A l’instant où s’écrivent ces lignes (les bureaux de vote vont s’ouvrir aux électeurs réunionnais dans une petite demi-heure vu qu’il est 7h30 et que nous sommes dimanche 6 mai), je n’ai à ma disposition — je vous parle là bien évidemment des présentes élections présidentielles — que les tout derniers sondages qui, sur le plan national, donnaient ces derniers jours une avance de 4 à 5 points à François Hollande. Et comme on a déjà voté dans certains coins de la planète, on vient de m’informer que « Ici Radio London » a déjà annoncé qu’à Montréal, c’est 58% contre 42, qu’à Québec, c’est du 53 contre 47, qu’à Tokyo, c’est 50/50, alors qu’en Guadeloupe, nous avons du 65 contre 35. Qui, des deux candidats, est tout l’temps devant ? Qui, à chacune des quatre fois, est toujours derrière ? Je n’ai pas le droit de l’écrire avant ce soir 22 heures, heure locale. Donc vous n’en saurez rien de toute cette journée d’un long dimanche qui fête les « Prudence ». Ce qui n’est pas juste…

Cela n’est pas juste parce que les toutes dernières tendances que les instituts de sondage avaient en main et que personne n’avait le droit de publier, d’autres l’avaient bien évidemment à leur disposition. Ce qui pourrait expliquer le ton de certains discours lors des dernières prises de paroles autorisées sur la place publique.

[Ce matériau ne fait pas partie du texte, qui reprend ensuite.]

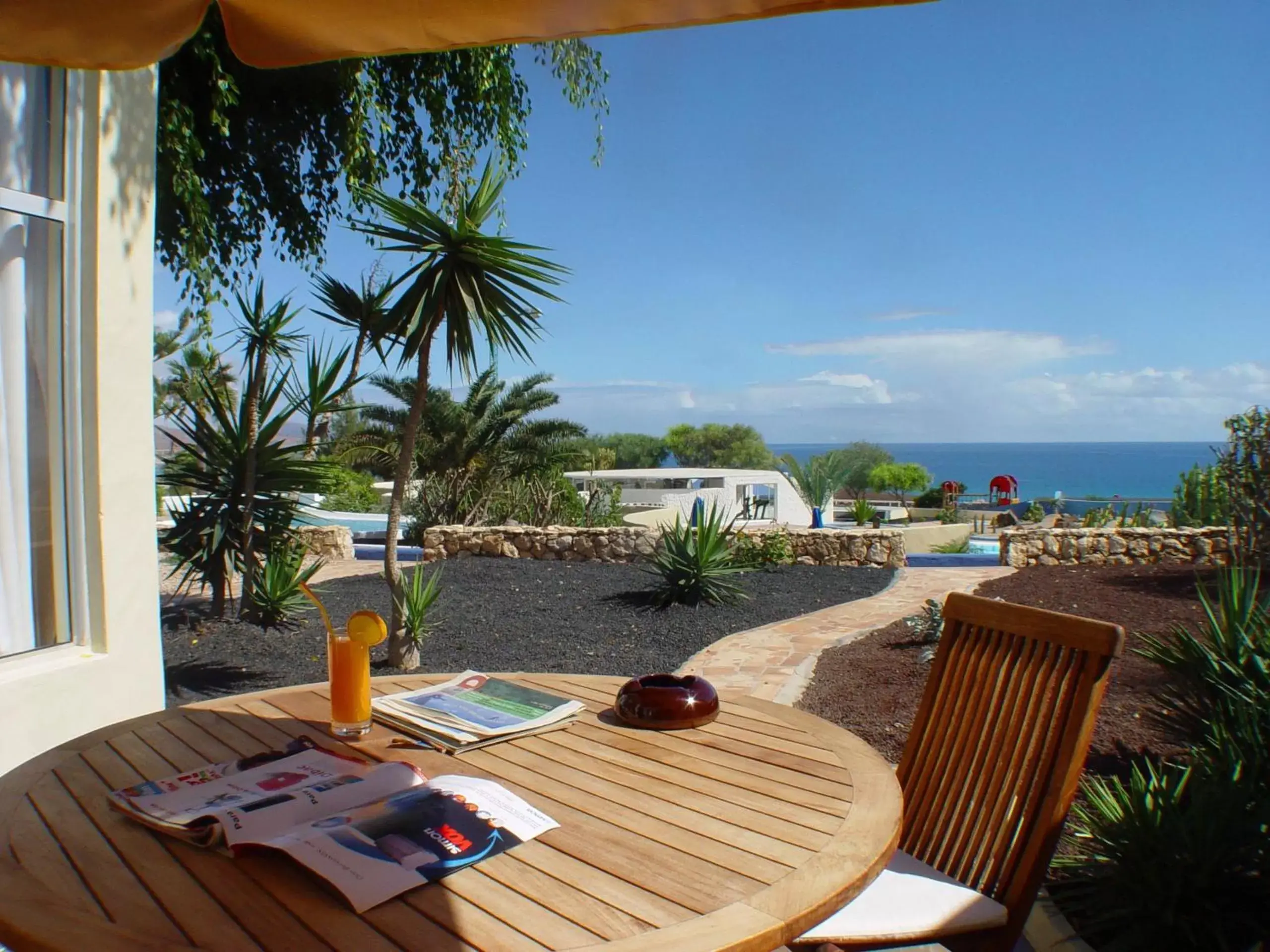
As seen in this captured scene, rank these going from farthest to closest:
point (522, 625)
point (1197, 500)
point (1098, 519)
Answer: point (1098, 519)
point (1197, 500)
point (522, 625)

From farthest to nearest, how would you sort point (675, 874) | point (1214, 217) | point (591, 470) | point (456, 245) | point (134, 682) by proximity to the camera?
1. point (1214, 217)
2. point (591, 470)
3. point (456, 245)
4. point (134, 682)
5. point (675, 874)

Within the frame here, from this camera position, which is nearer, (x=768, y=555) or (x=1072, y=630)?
(x=1072, y=630)

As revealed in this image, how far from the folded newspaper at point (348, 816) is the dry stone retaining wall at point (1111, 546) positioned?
1051cm

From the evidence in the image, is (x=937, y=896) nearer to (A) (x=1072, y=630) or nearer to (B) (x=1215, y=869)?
(A) (x=1072, y=630)

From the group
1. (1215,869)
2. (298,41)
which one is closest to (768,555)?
(1215,869)

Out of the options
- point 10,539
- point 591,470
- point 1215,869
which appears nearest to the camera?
point 1215,869

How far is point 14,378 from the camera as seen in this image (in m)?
3.09

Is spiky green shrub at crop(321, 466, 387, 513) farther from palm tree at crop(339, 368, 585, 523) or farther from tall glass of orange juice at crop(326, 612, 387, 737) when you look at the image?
tall glass of orange juice at crop(326, 612, 387, 737)

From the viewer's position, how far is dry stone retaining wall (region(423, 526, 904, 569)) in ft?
31.5

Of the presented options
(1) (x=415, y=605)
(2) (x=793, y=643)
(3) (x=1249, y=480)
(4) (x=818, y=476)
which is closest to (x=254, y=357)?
(1) (x=415, y=605)

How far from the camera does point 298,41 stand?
1656 millimetres

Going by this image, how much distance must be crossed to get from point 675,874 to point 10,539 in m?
3.05

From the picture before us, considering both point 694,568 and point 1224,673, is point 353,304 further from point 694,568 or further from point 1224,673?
point 1224,673

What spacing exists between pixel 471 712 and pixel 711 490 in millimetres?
16901
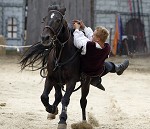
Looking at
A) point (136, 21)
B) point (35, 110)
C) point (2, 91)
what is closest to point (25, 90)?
point (2, 91)

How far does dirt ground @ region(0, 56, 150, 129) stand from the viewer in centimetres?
776

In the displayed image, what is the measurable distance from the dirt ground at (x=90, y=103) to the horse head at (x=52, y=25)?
144 cm

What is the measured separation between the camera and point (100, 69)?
24.1ft

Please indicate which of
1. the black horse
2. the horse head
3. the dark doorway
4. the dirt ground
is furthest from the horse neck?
the dark doorway

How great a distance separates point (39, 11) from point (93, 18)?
7.21ft

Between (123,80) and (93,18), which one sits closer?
(123,80)

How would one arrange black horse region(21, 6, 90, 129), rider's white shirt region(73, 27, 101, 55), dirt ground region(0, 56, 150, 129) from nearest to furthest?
1. black horse region(21, 6, 90, 129)
2. rider's white shirt region(73, 27, 101, 55)
3. dirt ground region(0, 56, 150, 129)

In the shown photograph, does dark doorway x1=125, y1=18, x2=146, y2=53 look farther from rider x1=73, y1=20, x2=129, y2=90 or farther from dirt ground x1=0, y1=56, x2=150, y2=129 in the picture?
rider x1=73, y1=20, x2=129, y2=90

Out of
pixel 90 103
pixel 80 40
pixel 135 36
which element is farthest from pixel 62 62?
Answer: pixel 135 36

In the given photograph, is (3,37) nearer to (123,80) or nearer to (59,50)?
(123,80)

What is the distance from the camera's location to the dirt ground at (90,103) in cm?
776

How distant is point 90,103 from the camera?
10250mm

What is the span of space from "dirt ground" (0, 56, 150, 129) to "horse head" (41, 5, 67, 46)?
1.44 m

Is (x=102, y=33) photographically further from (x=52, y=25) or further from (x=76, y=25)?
(x=52, y=25)
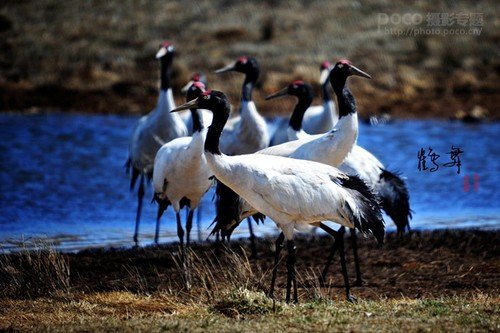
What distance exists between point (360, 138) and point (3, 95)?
9358 mm

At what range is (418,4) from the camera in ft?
111

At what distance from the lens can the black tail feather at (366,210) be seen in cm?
816

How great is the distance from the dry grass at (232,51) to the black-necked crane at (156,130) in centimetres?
1046

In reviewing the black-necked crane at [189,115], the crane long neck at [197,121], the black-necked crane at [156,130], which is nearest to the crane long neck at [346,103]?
the crane long neck at [197,121]

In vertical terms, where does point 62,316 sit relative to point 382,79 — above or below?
below

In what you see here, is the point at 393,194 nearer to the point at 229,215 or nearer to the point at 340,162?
the point at 340,162

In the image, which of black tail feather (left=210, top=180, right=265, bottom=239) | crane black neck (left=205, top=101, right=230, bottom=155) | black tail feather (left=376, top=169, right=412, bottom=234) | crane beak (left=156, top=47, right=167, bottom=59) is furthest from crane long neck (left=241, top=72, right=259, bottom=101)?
crane black neck (left=205, top=101, right=230, bottom=155)

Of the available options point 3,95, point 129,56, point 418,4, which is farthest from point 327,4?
point 3,95

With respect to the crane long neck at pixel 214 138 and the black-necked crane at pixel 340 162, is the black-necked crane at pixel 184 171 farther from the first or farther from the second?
the crane long neck at pixel 214 138

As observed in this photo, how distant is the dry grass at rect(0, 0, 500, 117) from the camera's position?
24703 millimetres

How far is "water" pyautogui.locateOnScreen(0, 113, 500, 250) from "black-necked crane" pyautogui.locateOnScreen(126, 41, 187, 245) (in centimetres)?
90

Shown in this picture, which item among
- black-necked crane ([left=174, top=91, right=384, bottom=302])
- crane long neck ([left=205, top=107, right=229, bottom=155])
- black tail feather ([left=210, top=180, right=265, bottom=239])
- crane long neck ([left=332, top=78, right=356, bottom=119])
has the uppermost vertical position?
crane long neck ([left=332, top=78, right=356, bottom=119])

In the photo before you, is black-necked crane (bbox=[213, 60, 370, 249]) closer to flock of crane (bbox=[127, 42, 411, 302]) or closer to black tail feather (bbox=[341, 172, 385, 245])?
flock of crane (bbox=[127, 42, 411, 302])

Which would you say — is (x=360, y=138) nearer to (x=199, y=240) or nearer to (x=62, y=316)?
(x=199, y=240)
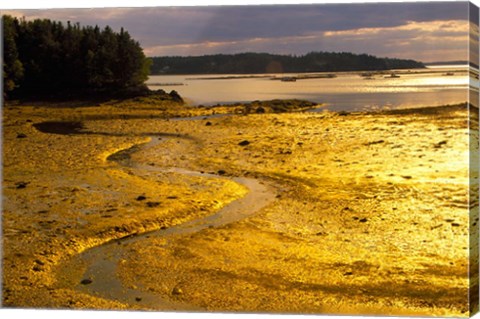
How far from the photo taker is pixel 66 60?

Nicolas Sarkozy, pour ne prendre que son seul exemple et sans qu’il s’agisse ici de lui reprocher quoi que ce soit, a su s’appliquer pour porter dans chacun de ses mots l’émotion qu’il fallait quand il eut, à son meeting de Toulon, à évoquer pour les franges de l’électorat encore indécis ou fluctuant le « risque pour elles » d’une victoire de son concurrent. Son discours — ce jour-là écrit pour être lu du début à la fin, chaque mot ayant été méticuleusement pesé pour être le plus percutant — son discours, disais-je, a montré que ses « conseillers en com’ » savaient tout des dernières tendances. Et à ce niveau des enjeux, il faut savoir surmonter ses résignations et orienter ses convictions. J’ose le dire : notre président sortant sut faire. Il sut faire excellemment. Mais, et c’est là une tout autre affaire, a-t-il convaincu ? Nous le saurons dans… pardon : nous le savons depuis hier soir, dimanche 6 mai, 22 heures…

Et à l’instant où, derrière le clavier de mon ordinateur, j’écris ces lignes à vous destinées, je ne peux que reprendre celles envoyées quelques instants avant à un ami de Saint-Denis : « En ce dimanche 6 mai 2012, lui écrivais-je donc, comme beaucoup de Réunionnais, je crois tout d’abord que la façon pour le moins cavalière dont Monsieur Sarkozy a entamé son quinquennat avec sa célèbre nuit au “Fouquet’s” avant sa non moins célèbre escapade dans des eaux dorées du fin fond de la Méditerranée à bord du yacht de son ami Bolloré et, dès son retour, sa décision d’augmenter (très) sensiblement son salaire, la manière, ensuite, qu’il a eue de gérer sa relation avec ces milliers de “povr’cons” qui ont osé se trouver un jour sur son parcours ou qu’il promettait de “dégommer au karcher” dans leurs banlieues respectives, les bonnes solutions aux problèmes de fond de la France qu’il a su, enfin, nous détailler lorsque son mandat prenait fin, oui, en ce jour de deuxième tour de la présidentielle, j’ose penser que la sanction tombera et que François Hollande, ce soir, l’aura emporté… ».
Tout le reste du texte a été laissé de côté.